Having the LES suite up and running won't necessarily cause radical changes in lead times, Singer says. "We have pretty aggressive lead times - the most aggressive in the window and door manufacturing industry - so there's not a lot of time to take out," says Singer. "We're pretty lean."

Instead, the logistics modules should produce efficiencies of a more traditional nature. For example, Pella stands to gain some valuable increases in labor productivity because of the pick mechanisms provided by the McHugh software. Since the old Pella system did not have directed put-away, workers in the consolidation center had to arrange their different orders by ship date and then by customers. With the new system fully online, there will be a directed put-away for each item brought into the consolidation center, and the system automatically will direct to that same location all subsequent windows for that particular customer order. "With the new system, we're making it pretty difficult to put items in the wrong place," says Singer. "Now when it's time to load the truck, we know where everything is." And by directing the exact placement during put-away, the system encourages development of a mind-set that embraces, willingly or otherwise, best practices, she adds.
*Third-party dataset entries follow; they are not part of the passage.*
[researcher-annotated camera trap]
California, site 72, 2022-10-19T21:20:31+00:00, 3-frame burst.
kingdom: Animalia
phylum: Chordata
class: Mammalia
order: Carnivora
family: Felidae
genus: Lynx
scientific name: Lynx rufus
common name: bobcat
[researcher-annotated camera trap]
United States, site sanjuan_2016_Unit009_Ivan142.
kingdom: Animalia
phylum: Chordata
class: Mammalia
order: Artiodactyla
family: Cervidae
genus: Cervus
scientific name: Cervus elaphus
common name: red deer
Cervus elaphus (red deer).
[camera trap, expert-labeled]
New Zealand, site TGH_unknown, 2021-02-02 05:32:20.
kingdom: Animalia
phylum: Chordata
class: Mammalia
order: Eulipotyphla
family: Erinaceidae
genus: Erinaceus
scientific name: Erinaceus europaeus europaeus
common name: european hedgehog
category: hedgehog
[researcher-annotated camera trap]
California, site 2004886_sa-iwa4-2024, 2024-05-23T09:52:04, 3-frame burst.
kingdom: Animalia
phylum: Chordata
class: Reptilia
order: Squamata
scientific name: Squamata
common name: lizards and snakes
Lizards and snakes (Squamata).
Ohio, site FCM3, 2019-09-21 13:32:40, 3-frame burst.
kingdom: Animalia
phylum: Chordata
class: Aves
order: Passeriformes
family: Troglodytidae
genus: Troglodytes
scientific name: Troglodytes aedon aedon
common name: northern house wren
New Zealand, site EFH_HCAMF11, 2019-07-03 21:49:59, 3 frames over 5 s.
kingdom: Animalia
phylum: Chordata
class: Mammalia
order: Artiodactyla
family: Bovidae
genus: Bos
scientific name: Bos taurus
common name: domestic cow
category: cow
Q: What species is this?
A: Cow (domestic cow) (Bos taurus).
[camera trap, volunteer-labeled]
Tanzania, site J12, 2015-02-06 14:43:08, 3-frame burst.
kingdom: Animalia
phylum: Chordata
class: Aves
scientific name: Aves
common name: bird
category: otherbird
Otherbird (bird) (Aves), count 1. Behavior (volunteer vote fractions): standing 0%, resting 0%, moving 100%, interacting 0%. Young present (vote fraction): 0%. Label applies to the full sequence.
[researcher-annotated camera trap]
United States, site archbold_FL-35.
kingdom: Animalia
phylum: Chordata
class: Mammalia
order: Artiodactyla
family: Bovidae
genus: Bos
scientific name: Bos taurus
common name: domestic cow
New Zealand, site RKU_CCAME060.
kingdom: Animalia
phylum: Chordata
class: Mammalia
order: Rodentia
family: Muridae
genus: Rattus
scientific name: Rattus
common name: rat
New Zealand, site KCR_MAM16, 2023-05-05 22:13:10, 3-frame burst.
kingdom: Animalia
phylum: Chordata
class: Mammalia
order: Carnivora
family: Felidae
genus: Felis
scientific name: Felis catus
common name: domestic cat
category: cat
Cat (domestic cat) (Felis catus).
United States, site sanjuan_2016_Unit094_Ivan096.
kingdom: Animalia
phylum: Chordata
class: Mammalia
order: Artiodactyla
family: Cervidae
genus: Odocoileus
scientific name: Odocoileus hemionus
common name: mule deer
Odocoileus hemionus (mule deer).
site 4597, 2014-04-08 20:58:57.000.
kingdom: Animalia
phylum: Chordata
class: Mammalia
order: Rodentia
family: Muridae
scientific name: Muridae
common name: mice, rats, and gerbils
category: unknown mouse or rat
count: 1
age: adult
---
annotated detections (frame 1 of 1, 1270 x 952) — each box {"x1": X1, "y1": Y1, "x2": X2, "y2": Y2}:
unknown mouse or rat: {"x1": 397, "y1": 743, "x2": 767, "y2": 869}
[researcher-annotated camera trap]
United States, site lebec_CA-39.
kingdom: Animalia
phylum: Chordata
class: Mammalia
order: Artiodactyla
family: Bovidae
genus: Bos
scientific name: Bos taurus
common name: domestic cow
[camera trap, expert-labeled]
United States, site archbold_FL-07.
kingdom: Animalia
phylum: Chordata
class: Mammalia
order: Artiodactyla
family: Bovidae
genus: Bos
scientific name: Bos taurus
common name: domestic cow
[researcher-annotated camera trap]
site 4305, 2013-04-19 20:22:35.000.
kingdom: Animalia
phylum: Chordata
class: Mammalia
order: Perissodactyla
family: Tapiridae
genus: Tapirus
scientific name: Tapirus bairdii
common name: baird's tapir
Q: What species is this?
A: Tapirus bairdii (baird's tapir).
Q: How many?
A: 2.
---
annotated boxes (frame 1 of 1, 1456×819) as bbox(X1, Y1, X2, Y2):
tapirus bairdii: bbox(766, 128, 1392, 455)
Another advantage appears as the directed put-away and optimized storage area frees up more space for manufacturing. And Pella sees new efficiencies as the load-planning capabilities of TMS capitalize on the vision of the WMS, together yielding an optimized plan to load product at the manufacturing sites in a manner and sequence that minimizes handling when the shuttle truck reaches the consolidation center.

Pella appears in no rush to embrace the more overt labor management aspects of the software suite. The company traditionally has not tracked productivity to the degree provided by the labor management system, which puts a time/date stamp on worker activities. Pella apparently is not using engineered standards - standards based on detailed motion studies by industrial engineers - to measure productivity and is content at this time to collect data.

Though it's too early for results, Pella managers look forward to the future dividends expected to flow from the LES. "McHugh's transportation component paid for itself the first year," points out Lee Talma, Pella's manager of logistics. "It has minimized the handling of product moving between our manufacturing sites. With the additional components, we will have one point of contact for all of our logistics system requirements."